■ INPUT DATA:
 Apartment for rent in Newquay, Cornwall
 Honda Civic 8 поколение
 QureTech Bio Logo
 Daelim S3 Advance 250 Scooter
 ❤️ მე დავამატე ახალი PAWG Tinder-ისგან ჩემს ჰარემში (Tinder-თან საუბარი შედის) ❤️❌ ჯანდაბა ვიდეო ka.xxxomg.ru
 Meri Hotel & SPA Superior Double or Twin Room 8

---

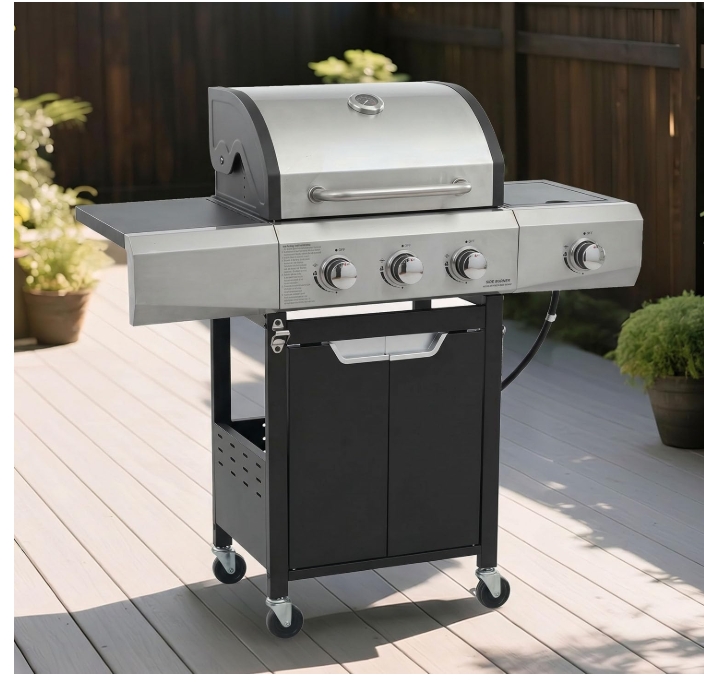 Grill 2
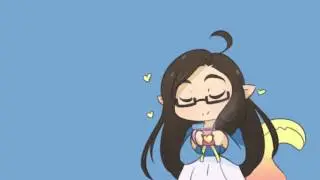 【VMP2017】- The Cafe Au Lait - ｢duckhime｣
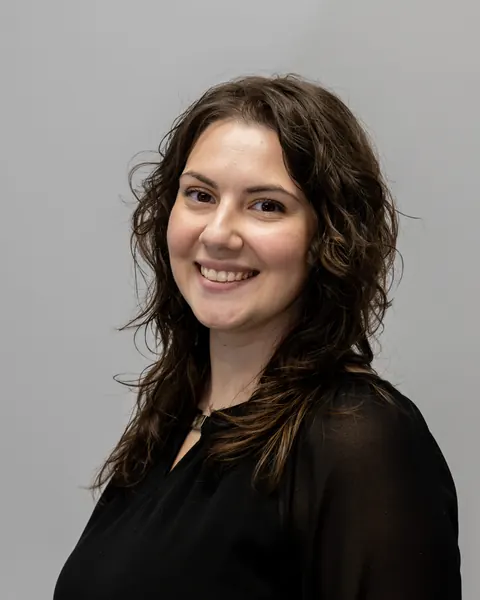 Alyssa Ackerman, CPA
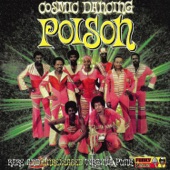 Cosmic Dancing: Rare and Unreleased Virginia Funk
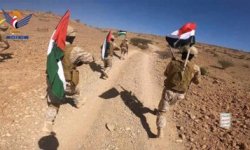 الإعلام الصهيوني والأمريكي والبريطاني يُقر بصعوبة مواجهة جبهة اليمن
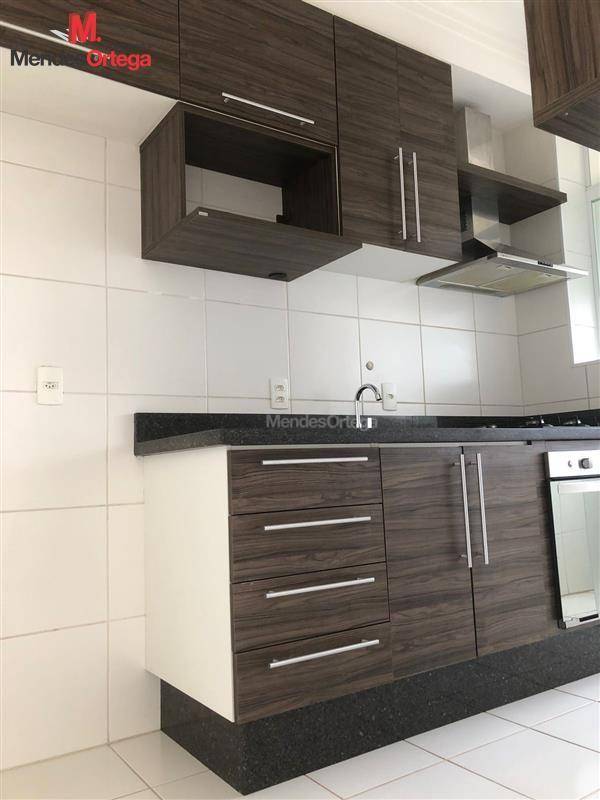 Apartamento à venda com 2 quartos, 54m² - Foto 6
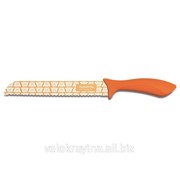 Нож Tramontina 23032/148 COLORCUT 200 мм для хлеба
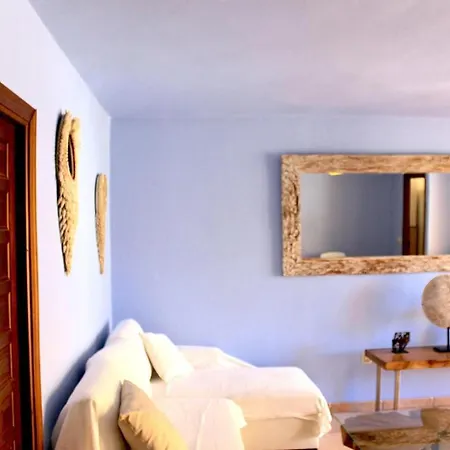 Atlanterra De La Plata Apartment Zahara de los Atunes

■ PROBLEM REQUIREMENTS:
Update the data from the line containing "Apartment for rent in Newquay, Cornwall" through the line containing "Meri Hotel &" by changing "Scooter" to "Motorbike" and keeping everything else the same. Give back only those lines.

■ RESULT BELOW:
 Apartment for rent in Newquay, Cornwall
 Honda Civic 8 поколение
 QureTech Bio Logo
 Daelim S3 Advance 250 Motorbike
 ❤️ მე დავამატე ახალი PAWG Tinder-ისგან ჩემს ჰარემში (Tinder-თან საუბარი შედის) ❤️❌ ჯანდაბა ვიდეო ka.xxxomg.ru
 Meri Hotel & SPA Superior Double or Twin Room 8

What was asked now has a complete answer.